トロワの発言は的を獲ている。プラントが正式に独立したのは、先の大戦の後の事だし、ザフトが出来てからでも、大して年月が経過していないのだ。
そんな国家にマトモな治安維持が出来てる事の方がカトルに言わせれば奇跡に近いのだ。

「……カトル、わざと言ってる?…それが起こりそうで苦労してるんだけど?」
「いえ、そんな意味じゃ……」
「いいわよ別に、怒ってるわけじゃ無いわ」
「そんな事……本当は僕等が始末しなければならない問題なのにアイリーンさんに苦労をかけて…」
「違うわよカトル、現にアレを手に入れて隠蔽しているのは私達の世界の人間なのだから、それに貴方達が派手に動いたら、問題が大きくなるのは間違い無いわ。
 だから、今の関係…私達が捜索して、貴方たちが破壊する。これしか無いの」
「それは分かってますが…」
「カトル、あまりアイリーンを困らせるな。こちらが罪悪感を持てば彼女まで持ってしまう。俺達の敵はビルゴを隠蔽している奴らだ。そして互いに出来る事をする。それで良いだろう?」
「そう言ってくれる方が助かるわ。トロワ」
「気にするな。それより俺が気付いた点がある」

トロワは、自分たちのMSが作られた経緯を話し、それに照らし合わせてクライン派の隠蔽先を絞る事を提案し、情報を出し合う。

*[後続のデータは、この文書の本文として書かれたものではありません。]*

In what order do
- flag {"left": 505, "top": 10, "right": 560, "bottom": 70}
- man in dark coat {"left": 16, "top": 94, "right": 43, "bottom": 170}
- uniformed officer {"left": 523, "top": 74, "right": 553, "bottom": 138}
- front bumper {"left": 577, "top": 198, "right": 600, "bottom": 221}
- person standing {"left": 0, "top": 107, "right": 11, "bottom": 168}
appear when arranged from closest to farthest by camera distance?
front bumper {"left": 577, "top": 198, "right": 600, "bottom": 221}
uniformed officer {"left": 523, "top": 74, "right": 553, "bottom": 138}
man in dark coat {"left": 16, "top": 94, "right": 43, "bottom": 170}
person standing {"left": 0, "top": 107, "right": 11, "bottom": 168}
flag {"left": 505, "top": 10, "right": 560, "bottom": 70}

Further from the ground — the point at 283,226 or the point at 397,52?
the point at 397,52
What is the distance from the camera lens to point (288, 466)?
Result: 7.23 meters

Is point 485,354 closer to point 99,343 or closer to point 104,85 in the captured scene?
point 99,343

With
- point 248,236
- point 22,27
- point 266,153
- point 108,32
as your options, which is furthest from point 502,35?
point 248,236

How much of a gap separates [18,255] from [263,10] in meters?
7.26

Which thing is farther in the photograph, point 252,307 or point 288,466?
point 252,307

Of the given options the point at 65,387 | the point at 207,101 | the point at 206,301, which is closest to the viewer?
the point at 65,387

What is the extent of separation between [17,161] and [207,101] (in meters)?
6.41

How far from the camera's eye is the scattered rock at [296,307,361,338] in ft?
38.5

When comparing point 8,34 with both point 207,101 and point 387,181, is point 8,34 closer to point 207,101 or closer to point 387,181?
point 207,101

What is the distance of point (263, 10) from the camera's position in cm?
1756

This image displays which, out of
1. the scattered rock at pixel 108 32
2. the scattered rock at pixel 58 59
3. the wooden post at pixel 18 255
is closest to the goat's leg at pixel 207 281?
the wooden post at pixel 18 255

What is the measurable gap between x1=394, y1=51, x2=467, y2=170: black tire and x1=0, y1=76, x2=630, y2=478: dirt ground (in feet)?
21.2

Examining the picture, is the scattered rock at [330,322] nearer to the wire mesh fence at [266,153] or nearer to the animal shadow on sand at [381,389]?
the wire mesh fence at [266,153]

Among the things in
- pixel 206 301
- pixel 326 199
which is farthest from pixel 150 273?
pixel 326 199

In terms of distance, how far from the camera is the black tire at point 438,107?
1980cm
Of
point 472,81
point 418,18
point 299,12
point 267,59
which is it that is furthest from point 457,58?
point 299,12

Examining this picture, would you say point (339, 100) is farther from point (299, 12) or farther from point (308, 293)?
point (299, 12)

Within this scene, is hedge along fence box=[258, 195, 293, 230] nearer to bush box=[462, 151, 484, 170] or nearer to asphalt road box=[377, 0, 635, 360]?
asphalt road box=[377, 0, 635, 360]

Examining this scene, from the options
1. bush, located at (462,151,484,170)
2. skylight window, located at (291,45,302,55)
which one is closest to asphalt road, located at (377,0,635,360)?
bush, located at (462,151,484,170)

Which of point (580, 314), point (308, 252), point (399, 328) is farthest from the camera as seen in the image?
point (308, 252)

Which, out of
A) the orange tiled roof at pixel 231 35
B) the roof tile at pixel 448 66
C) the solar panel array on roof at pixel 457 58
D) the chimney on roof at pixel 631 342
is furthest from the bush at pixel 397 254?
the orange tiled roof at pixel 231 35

「なるほどね……だったらジャンク屋のルートから割り出してみるか……」
「その辺は任せる。今のところ俺たちに言える事は、他になさそうだ」
「デュオだったら、ジャンク屋に詳しいですから、戻ってきたら聞いてみましょう。この世界とは違うところもあるでしょうが…」
「そうね……明日はトロワが留守するのね?」
「ああ」
「その……」
「気にしないで、貴方たちの判断は妥当よ」

カナーバの家に4人が揃うことは無かった。何故なら偵察と称して必ず誰か1人はMSで外に出ているのだ。
だが、実際は彼等が拘束される事を警戒しての行動だった。もし残ってる3人をどうにかしようとしても残った1人が攻撃を加えてくる。そうなれば機体性能の差からザフトは大打撃を受けるのは間違い無かった。
彼等との関係は、あくまで同盟である。その巨大な力を自分の物にしようと欲すれば、必ずその力で反撃を喰らう。決して部下でもなければ同士でも無い。

「気を許して貰えないのは残念だけど、同時に安心でもあるわ」
「そう言って頂けると助かります」

それはカナーバの紛れも無い本心だった。これだけ警戒心が強ければ、迂闊に他の勢力と手を組む心配は無いと言うものだ。こちらはルールさえ守っていれば、共通の目的にその力を利用させて貰えるのだから。

「……でも、全てが終わったら一度で良いから、皆で食事を取りたいわね」
「そうですね。僕もそう思います」
「そう言ってもらえて光栄だわ。ところで、ゼクスからの連絡は?」
「残念ながら……どうやら最悪の予想が当たったみたいです」

アスランのカーペンタリア基地到着は世界中に放映されている。そして最初に降り立った時の映像には、アスランのすぐ後ろに控えるゼクスの姿が映っているのだ。もしヒイロが見ていたら黙っているはずが無かった。カトルは彼を思い心配そうに呟く。